023-07-27T22:27:44Z D! [agent] Connecting outputs
2023-07-27T22:27:44Z D! [agent] Attempting connection to [outputs.influxdb_v2]
2023-07-27T22:27:44Z D! [agent] Successfully connected to outputs.influxdb_v2
2023-07-27T22:27:44Z D! [agent] Starting service inputs
2023-07-27T22:27:44Z E! [agent] Starting input inputs.syslog: listen udp :5514: bind: address already in use
2023-07-27T22:27:44Z D! [inputs.tail] Tail added for "/first/file.log"
2023-07-27T22:27:44Z D! [inputs.tail] Tail added for "/var/log/messages"
2023-07-27T22:27:44Z E! [agent] Starting input inputs.influxdb_v2_listener: listen tcp :8186: bind: address already in use
##########
Many lines of "Grok no match found for:" after
##########
2023-07-27T22:27:46Z D! [agent] Stopping service inputs
2023-07-27T22:27:46Z D! [inputs.tail] Tail removed for "/first/file.log"
2023-07-27T22:27:46Z D! [inputs.tail] Tail removed for "/var/log/messages"
2023-07-27T22:27:46Z D! [agent] Input channel closed
2023-07-27T22:27:47Z D! [agent] Processor channel closed
2023-07-27T22:27:48Z D! [agent] Processor channel closed
2023-07-27T22:27:48Z I! [agent] Hang on, flushing any cached metrics before shutdown
2023-07-27T22:27:48Z D! [outputs.influxdb_v2] Wrote batch of 939 metrics in 139.440173ms
2023-07-27T22:27:48Z D! [outputs.influxdb_v2] Buffer fullness: 0 / 10000 metrics

Could you help me with this?

@luroto your log file only shows an InfluxDB output but no graylog one… If you start telegraf with “the usual configuration” are you sure your are using the same config file!? If so, can you please show the full config!?

hi there, thanks for answering!

I’m sorry I forgot to explain about that, I have an telegraf that acts as a proxy and we send the logs through it to Graylog, from my machine we have the following configuration for the output to that telegraf instance:


[[outputs.influxdb_v2]]
  urls = ["http://url.to.my.telegraf.instance:port"]
  token = "telegraf-token-asdf123"
  organization = "primary"
  bucket = "my-awesome-bucket"

this is the graylog output from the telegraf instance that acts as a proxy:

[[outputs.graylog]]
  namepass = [
    "metric1*",
    "metric2*",
    "userdata_logs*",
    "docker_daemon_journal*"
  ]
  servers = [
    "udp://graylog-url:port"
  ]

Sorry I’m a bit confused by the setup and the tiny insights from the configs and logs. So what you are saying is you have a first Telegraf instance A on host hostA that scrapes the log and sends it to a second Telegraf instance B on hostB which then distributes the data to Graylog (among others).
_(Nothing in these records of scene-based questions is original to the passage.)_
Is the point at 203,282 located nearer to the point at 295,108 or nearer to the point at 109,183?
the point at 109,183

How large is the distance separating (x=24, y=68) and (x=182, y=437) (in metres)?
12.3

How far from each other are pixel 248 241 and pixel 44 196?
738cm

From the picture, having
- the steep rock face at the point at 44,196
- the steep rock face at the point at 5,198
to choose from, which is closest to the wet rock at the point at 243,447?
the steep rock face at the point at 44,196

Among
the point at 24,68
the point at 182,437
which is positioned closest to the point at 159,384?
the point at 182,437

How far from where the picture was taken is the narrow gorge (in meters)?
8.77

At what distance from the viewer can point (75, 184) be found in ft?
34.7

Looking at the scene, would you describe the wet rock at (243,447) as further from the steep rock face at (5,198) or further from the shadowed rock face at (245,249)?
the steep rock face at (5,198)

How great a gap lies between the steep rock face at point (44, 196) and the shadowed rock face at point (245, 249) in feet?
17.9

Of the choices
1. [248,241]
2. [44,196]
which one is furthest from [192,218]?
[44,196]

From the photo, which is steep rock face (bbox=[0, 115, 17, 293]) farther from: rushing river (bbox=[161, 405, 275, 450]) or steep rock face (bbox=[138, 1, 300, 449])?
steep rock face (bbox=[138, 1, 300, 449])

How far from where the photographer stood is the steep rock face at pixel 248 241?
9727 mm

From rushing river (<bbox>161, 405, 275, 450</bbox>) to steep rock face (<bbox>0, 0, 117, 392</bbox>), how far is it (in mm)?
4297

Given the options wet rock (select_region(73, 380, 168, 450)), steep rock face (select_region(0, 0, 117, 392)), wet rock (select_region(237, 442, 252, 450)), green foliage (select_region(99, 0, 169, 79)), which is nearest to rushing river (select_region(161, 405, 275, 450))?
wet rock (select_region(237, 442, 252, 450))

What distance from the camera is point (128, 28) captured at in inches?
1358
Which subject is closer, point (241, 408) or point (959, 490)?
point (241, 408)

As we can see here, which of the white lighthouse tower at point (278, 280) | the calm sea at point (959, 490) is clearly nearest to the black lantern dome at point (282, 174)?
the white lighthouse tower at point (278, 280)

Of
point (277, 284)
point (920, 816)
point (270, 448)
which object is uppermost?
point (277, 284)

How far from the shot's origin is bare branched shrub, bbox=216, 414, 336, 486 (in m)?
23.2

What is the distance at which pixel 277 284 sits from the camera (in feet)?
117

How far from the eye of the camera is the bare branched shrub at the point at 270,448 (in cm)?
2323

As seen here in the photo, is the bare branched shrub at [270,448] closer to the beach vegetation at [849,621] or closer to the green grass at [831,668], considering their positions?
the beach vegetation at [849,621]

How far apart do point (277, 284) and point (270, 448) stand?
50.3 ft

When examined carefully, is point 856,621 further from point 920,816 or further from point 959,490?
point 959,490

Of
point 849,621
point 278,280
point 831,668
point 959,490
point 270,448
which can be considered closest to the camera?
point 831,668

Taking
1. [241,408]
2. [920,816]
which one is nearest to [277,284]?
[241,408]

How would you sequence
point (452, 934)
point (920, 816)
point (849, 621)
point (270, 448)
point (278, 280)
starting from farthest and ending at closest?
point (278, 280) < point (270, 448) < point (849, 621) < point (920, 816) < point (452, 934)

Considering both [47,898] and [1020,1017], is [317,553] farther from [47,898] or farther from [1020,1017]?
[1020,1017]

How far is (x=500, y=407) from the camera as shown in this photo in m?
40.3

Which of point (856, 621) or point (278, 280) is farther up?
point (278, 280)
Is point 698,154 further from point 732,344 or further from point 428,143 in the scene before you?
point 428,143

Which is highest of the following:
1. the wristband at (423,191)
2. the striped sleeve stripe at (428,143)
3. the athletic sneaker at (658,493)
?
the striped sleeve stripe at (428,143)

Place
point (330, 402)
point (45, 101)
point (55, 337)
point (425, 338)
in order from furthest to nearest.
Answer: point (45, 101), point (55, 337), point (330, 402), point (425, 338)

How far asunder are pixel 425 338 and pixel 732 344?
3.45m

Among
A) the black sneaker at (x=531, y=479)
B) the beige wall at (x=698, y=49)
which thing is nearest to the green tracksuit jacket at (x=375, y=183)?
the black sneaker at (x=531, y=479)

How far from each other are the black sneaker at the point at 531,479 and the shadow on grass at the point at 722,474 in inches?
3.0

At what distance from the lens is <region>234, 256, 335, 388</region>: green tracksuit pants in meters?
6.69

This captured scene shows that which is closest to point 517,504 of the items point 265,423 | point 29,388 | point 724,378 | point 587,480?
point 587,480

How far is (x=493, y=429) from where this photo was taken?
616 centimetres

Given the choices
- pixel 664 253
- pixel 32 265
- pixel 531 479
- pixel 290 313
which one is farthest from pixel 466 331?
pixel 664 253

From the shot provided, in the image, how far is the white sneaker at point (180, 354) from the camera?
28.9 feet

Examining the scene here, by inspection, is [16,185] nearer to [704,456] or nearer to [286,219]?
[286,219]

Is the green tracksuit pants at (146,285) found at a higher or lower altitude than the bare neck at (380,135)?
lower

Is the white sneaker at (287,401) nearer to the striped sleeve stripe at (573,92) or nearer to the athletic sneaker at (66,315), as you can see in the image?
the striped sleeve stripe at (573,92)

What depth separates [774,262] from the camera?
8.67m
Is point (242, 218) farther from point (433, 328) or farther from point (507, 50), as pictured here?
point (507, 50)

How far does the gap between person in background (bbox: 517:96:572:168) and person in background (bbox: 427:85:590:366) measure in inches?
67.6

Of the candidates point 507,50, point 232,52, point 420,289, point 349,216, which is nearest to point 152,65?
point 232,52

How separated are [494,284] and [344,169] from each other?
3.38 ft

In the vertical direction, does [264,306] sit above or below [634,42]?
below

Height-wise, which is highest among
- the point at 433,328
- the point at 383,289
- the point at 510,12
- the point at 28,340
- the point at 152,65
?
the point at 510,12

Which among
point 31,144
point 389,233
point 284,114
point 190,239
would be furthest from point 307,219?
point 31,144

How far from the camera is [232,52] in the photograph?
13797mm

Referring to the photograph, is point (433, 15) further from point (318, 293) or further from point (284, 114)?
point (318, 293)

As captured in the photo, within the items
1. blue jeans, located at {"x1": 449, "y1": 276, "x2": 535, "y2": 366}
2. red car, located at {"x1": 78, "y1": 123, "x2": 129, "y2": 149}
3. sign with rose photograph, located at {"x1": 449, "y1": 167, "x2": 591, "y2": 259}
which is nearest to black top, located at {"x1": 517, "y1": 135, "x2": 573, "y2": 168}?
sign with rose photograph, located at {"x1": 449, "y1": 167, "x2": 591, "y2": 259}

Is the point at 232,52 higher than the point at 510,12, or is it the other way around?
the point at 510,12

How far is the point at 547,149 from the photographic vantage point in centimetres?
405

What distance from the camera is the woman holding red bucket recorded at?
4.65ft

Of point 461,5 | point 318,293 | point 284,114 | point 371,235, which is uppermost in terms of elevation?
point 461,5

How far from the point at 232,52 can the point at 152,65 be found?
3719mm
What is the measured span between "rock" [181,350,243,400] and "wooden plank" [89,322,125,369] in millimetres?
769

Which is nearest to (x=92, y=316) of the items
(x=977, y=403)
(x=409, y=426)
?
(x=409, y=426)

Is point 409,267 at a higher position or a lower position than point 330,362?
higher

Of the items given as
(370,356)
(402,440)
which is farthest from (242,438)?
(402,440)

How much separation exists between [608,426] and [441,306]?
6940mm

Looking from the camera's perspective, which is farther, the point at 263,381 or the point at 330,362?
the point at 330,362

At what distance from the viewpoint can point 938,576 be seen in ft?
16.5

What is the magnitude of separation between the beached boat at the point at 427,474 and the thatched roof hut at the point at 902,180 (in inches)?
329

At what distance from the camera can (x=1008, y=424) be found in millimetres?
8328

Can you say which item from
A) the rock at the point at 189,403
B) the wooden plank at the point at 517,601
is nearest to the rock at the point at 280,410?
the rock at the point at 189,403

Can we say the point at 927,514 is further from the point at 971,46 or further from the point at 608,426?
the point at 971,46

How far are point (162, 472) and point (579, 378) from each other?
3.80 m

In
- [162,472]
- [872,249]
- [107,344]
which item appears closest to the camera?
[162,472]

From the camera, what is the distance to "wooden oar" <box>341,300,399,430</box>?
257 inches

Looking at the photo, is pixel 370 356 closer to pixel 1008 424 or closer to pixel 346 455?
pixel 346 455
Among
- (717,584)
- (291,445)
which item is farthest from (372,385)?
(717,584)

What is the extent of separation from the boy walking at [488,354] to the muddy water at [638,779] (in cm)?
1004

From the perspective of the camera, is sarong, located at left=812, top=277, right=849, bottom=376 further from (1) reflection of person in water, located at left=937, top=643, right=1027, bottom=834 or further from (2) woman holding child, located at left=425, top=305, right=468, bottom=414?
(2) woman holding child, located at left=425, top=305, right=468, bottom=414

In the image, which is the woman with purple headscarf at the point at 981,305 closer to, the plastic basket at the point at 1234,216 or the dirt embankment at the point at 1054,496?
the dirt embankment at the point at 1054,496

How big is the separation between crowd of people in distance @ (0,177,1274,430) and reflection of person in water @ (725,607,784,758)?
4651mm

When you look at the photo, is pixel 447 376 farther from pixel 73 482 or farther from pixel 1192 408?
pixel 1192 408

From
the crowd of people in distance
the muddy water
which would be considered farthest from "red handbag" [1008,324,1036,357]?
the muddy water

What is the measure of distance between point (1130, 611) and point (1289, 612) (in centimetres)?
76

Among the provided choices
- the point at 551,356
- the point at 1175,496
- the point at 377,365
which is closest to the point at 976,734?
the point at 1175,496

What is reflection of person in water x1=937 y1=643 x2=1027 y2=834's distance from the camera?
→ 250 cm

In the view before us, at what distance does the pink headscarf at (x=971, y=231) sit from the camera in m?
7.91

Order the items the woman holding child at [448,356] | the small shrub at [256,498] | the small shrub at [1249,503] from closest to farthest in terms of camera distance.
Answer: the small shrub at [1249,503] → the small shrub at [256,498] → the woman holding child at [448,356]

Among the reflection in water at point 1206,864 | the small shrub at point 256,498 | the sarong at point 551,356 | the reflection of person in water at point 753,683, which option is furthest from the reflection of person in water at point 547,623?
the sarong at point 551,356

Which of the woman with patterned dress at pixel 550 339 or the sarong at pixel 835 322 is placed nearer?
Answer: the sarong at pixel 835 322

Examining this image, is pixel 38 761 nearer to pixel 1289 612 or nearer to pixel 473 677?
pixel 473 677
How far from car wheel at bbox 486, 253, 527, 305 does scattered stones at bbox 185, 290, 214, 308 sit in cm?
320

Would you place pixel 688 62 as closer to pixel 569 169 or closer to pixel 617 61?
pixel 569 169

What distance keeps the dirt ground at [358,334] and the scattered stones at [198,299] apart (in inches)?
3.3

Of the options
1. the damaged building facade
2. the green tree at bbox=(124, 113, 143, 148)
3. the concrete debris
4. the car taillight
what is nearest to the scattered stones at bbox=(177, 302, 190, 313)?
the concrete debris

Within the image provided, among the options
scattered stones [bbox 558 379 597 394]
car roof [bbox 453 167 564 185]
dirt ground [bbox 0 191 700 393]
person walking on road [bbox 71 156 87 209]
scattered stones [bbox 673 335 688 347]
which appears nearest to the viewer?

You are further saying that if you use --once on Telegraf A you see the data in Graylog while you don’t see it if you omit the --once. Is this correct?

If so, please check your flush_interval on Telegraf A. Furthermore, you should check the log to see if metrics are flushed at all on the first instance. If all looks good there, try to check what is arriving on Telegraf B

So what you are saying is you have a first Telegraf instance A on host hostA that scrapes the log and sends it to a second Telegraf instance B on hostB which then distributes the data to Graylog (among others).

it’s as you say, also with the --once option, I can see the logs in graylog only when I use it.

Related to the flush_interval on Telegraf A, I can’t see any agent configuration, so I assume that it is using its default values, it is strange as the other inputs (syslog, docker, mem, among others) are flushing as expected but some of them have timeout declared in the telegraf.conf. Maybe the flush_interval is the default one?

I’ve checked from sudo systemctl status telegraf and it is similar to this:
Jul 28 19:39:23 hostname telegraf[21164]: 2023-07-28T19:39:23Z I! [agent] Config: Interval:10s, Quiet:false, Hostname:"hostname", Flush Interval:10s

I’ve found my issue! the user that executes telegraf didn’t have access to the tailed files, once I set the proper permissions it worked.